Rambut hitam Nanke tersebar di bahunya. Itu basah karena hujan, dan tampak sangat berantakan. Wajah kecilnya pucat, dan ketidakpedulian di matanya sudah lama digantikan oleh kemarahan. Sebelumnya, ketika mereka bentrok, meskipun mereka dipisahkan oleh jarak lebih dari seratus zhang, niat pedang yang cepat dan ganas masih melukainya. Dia tidak mengerti mengapa niat pedang benar-benar menjadi begitu menakutkan setelah memasuki Payung Kertas Kuning.
“Tidak peduli seberapa kuat niat pedang itu, jadi apa? Kamu tidak tahu gaya pedang, jadi berapa lama kamu bisa bertahan hanya dengan mengandalkan niat pedang?”
Mendengar suara gadis iblis kecil itu, Chen Changsheng awalnya ingin mengatakan sesuatu, tetapi pada akhirnya, dia tidak mengatakannya. Bahkan jika dia bisa menggunakan niat pedang tanpa batas, dia masih tidak akan bisa menyelesaikan masalah pasang monster yang seperti lautan di sekitar mausoleum.
Dengan deru yang marah dan jelas, angin dingin di jalan ilahi mulai bertiup lagi. Dengan mengacak-acak gaunnya yang berat tertiup angin dan sedikit gerakan air hujan, Nanke mengangkat pedangnya untuk mengayunkan lagi.
Dua sinar pedang meletus dari tepi Pedang Salib Selatan. Seperti dua garis cahaya bintang, mereka memotong ke arah Chen Changsheng di sepanjang jalan ilahi yang lurus.

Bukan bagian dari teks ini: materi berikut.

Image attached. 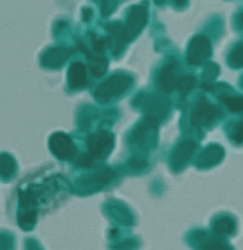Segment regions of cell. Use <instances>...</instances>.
I'll list each match as a JSON object with an SVG mask.
<instances>
[{
    "label": "cell",
    "instance_id": "1",
    "mask_svg": "<svg viewBox=\"0 0 243 250\" xmlns=\"http://www.w3.org/2000/svg\"><path fill=\"white\" fill-rule=\"evenodd\" d=\"M132 83V78L125 75H116L110 77L109 80L105 81L100 87L95 90V98L99 102L105 103L111 98L117 97L121 93H124L130 84Z\"/></svg>",
    "mask_w": 243,
    "mask_h": 250
},
{
    "label": "cell",
    "instance_id": "2",
    "mask_svg": "<svg viewBox=\"0 0 243 250\" xmlns=\"http://www.w3.org/2000/svg\"><path fill=\"white\" fill-rule=\"evenodd\" d=\"M87 146L93 158L104 159L109 155L114 146V136L109 132L99 131L88 137Z\"/></svg>",
    "mask_w": 243,
    "mask_h": 250
},
{
    "label": "cell",
    "instance_id": "3",
    "mask_svg": "<svg viewBox=\"0 0 243 250\" xmlns=\"http://www.w3.org/2000/svg\"><path fill=\"white\" fill-rule=\"evenodd\" d=\"M212 55V44L204 36H197L191 41L187 51L188 62L191 65H200Z\"/></svg>",
    "mask_w": 243,
    "mask_h": 250
},
{
    "label": "cell",
    "instance_id": "4",
    "mask_svg": "<svg viewBox=\"0 0 243 250\" xmlns=\"http://www.w3.org/2000/svg\"><path fill=\"white\" fill-rule=\"evenodd\" d=\"M147 22V11L144 7L136 6L131 10L126 24L122 29V38L124 42H129L133 39L139 32L143 29L144 24Z\"/></svg>",
    "mask_w": 243,
    "mask_h": 250
},
{
    "label": "cell",
    "instance_id": "5",
    "mask_svg": "<svg viewBox=\"0 0 243 250\" xmlns=\"http://www.w3.org/2000/svg\"><path fill=\"white\" fill-rule=\"evenodd\" d=\"M49 146L56 158L61 160L72 159L76 154V148L67 134L55 133L49 139Z\"/></svg>",
    "mask_w": 243,
    "mask_h": 250
},
{
    "label": "cell",
    "instance_id": "6",
    "mask_svg": "<svg viewBox=\"0 0 243 250\" xmlns=\"http://www.w3.org/2000/svg\"><path fill=\"white\" fill-rule=\"evenodd\" d=\"M220 115H221V111L217 106L208 104L205 102H202L193 110L191 121H192V124L195 126H204V125L212 124Z\"/></svg>",
    "mask_w": 243,
    "mask_h": 250
},
{
    "label": "cell",
    "instance_id": "7",
    "mask_svg": "<svg viewBox=\"0 0 243 250\" xmlns=\"http://www.w3.org/2000/svg\"><path fill=\"white\" fill-rule=\"evenodd\" d=\"M67 78H68V84L72 88L77 89V88L85 87L86 81V67L83 63L81 62H73L71 63L70 68H68L67 72Z\"/></svg>",
    "mask_w": 243,
    "mask_h": 250
},
{
    "label": "cell",
    "instance_id": "8",
    "mask_svg": "<svg viewBox=\"0 0 243 250\" xmlns=\"http://www.w3.org/2000/svg\"><path fill=\"white\" fill-rule=\"evenodd\" d=\"M78 48L81 49L82 51H85V54L87 55L88 59V62H89V67L90 71H92L93 75L95 77H100V76L104 75L107 72V68H108V61L104 56H97V55H92L89 51L87 50L85 45H82L81 43H78Z\"/></svg>",
    "mask_w": 243,
    "mask_h": 250
},
{
    "label": "cell",
    "instance_id": "9",
    "mask_svg": "<svg viewBox=\"0 0 243 250\" xmlns=\"http://www.w3.org/2000/svg\"><path fill=\"white\" fill-rule=\"evenodd\" d=\"M71 53H72V50H70V49H50V50L43 56L42 62H43L44 65L49 66V67H59L61 63L65 62V60L68 58V55H70Z\"/></svg>",
    "mask_w": 243,
    "mask_h": 250
},
{
    "label": "cell",
    "instance_id": "10",
    "mask_svg": "<svg viewBox=\"0 0 243 250\" xmlns=\"http://www.w3.org/2000/svg\"><path fill=\"white\" fill-rule=\"evenodd\" d=\"M175 67L171 65L166 66L161 70L160 75H159V84H160V88L165 92H171L174 88L177 85L178 78H176L175 75Z\"/></svg>",
    "mask_w": 243,
    "mask_h": 250
},
{
    "label": "cell",
    "instance_id": "11",
    "mask_svg": "<svg viewBox=\"0 0 243 250\" xmlns=\"http://www.w3.org/2000/svg\"><path fill=\"white\" fill-rule=\"evenodd\" d=\"M195 148L196 144L192 141H186L183 143H181L175 150V153H174V165H183L191 158Z\"/></svg>",
    "mask_w": 243,
    "mask_h": 250
},
{
    "label": "cell",
    "instance_id": "12",
    "mask_svg": "<svg viewBox=\"0 0 243 250\" xmlns=\"http://www.w3.org/2000/svg\"><path fill=\"white\" fill-rule=\"evenodd\" d=\"M222 154H224V150H222V148H220V146H208V148L205 149L204 153H203L202 163L207 164L205 166L214 165V164H217L218 161L221 160Z\"/></svg>",
    "mask_w": 243,
    "mask_h": 250
},
{
    "label": "cell",
    "instance_id": "13",
    "mask_svg": "<svg viewBox=\"0 0 243 250\" xmlns=\"http://www.w3.org/2000/svg\"><path fill=\"white\" fill-rule=\"evenodd\" d=\"M16 171V164L15 160L7 154L0 155V176L2 178H10Z\"/></svg>",
    "mask_w": 243,
    "mask_h": 250
},
{
    "label": "cell",
    "instance_id": "14",
    "mask_svg": "<svg viewBox=\"0 0 243 250\" xmlns=\"http://www.w3.org/2000/svg\"><path fill=\"white\" fill-rule=\"evenodd\" d=\"M235 221L229 216L220 217L217 222H215L214 229L217 233L219 234H230L235 231Z\"/></svg>",
    "mask_w": 243,
    "mask_h": 250
},
{
    "label": "cell",
    "instance_id": "15",
    "mask_svg": "<svg viewBox=\"0 0 243 250\" xmlns=\"http://www.w3.org/2000/svg\"><path fill=\"white\" fill-rule=\"evenodd\" d=\"M229 63L232 67H242L243 66V43L239 44L229 56Z\"/></svg>",
    "mask_w": 243,
    "mask_h": 250
},
{
    "label": "cell",
    "instance_id": "16",
    "mask_svg": "<svg viewBox=\"0 0 243 250\" xmlns=\"http://www.w3.org/2000/svg\"><path fill=\"white\" fill-rule=\"evenodd\" d=\"M196 80L192 76H183V77L178 78L177 81V88L180 90V93L182 94V97H185L193 87H195Z\"/></svg>",
    "mask_w": 243,
    "mask_h": 250
},
{
    "label": "cell",
    "instance_id": "17",
    "mask_svg": "<svg viewBox=\"0 0 243 250\" xmlns=\"http://www.w3.org/2000/svg\"><path fill=\"white\" fill-rule=\"evenodd\" d=\"M222 102L232 112H243V97H226Z\"/></svg>",
    "mask_w": 243,
    "mask_h": 250
},
{
    "label": "cell",
    "instance_id": "18",
    "mask_svg": "<svg viewBox=\"0 0 243 250\" xmlns=\"http://www.w3.org/2000/svg\"><path fill=\"white\" fill-rule=\"evenodd\" d=\"M231 139L237 144L243 143V121L239 122L234 126L231 131Z\"/></svg>",
    "mask_w": 243,
    "mask_h": 250
},
{
    "label": "cell",
    "instance_id": "19",
    "mask_svg": "<svg viewBox=\"0 0 243 250\" xmlns=\"http://www.w3.org/2000/svg\"><path fill=\"white\" fill-rule=\"evenodd\" d=\"M77 164L83 167H90L93 164V156L90 154H86V155L80 156V159L77 160Z\"/></svg>",
    "mask_w": 243,
    "mask_h": 250
},
{
    "label": "cell",
    "instance_id": "20",
    "mask_svg": "<svg viewBox=\"0 0 243 250\" xmlns=\"http://www.w3.org/2000/svg\"><path fill=\"white\" fill-rule=\"evenodd\" d=\"M241 23H242V26H243V15H242V17H241Z\"/></svg>",
    "mask_w": 243,
    "mask_h": 250
}]
</instances>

Chen Changsheng mengangkat Payung Kertas Kuning untuk menerimanya. Ratusan bilah angin kecil meledak dari permukaan payung, dan dengan suara pemotongan yang padat, niat pedang yang luar biasa cepat dan ganas langsung memotong dua garis cahaya bintang, sebelum menghancurkannya menjadi potongan-potongan yang tak terhitung jumlahnya. Platform batu di depan pintu masuk utama mausoleum ditutupi dengan bintik-bintik cahaya bintang, mengambang seperti lautan kunang-kunang.
Tepat pada saat ini, ada suara sitar.
Tanah di bawah jalan surgawi telah lama basah karena hujan deras. Lelaki tua itu duduk bersila di tengah hujan dengan sitar di lututnya. Dia menundukkan kepalanya dan memainkan nada dengan konsentrasi.
Orang tua itu adalah penatua dari Dukun Bayangan Lilin, dan paling berspesialisasi dalam serangan mental. Tidak diketahui berapa banyak bahaya yang tersembunyi dalam suara sitar yang seperti suara air. Hujan yang turun dari langit menghantam tali sitar bersamaan dengan jarinya. Setelah itu, terguncang menjadi kabut oleh getaran string sitar, dan dengan suara logam atau semilir dari sitar, kabut samar-samar tampak seperti substansi.
Ini bukanlah sesuatu yang benar-benar ada, tetapi perasaan spiritual yang luar biasa. Itu seperti hantu gunung, seperti harimau dukun, dan tiba-tiba meninggalkan sitar di lutut lelaki tua itu. Seperti badai, ia tiba di peron batu. Itu tidak menerbangkan bintik cahaya bintang yang seperti lautan kunang-kunang, tetapi malah menghindari Payung Kertas Kuning secara diam-diam. Itu berubah menjadi beberapa helai angin dingin, mendarat di wajah Chen Changsheng.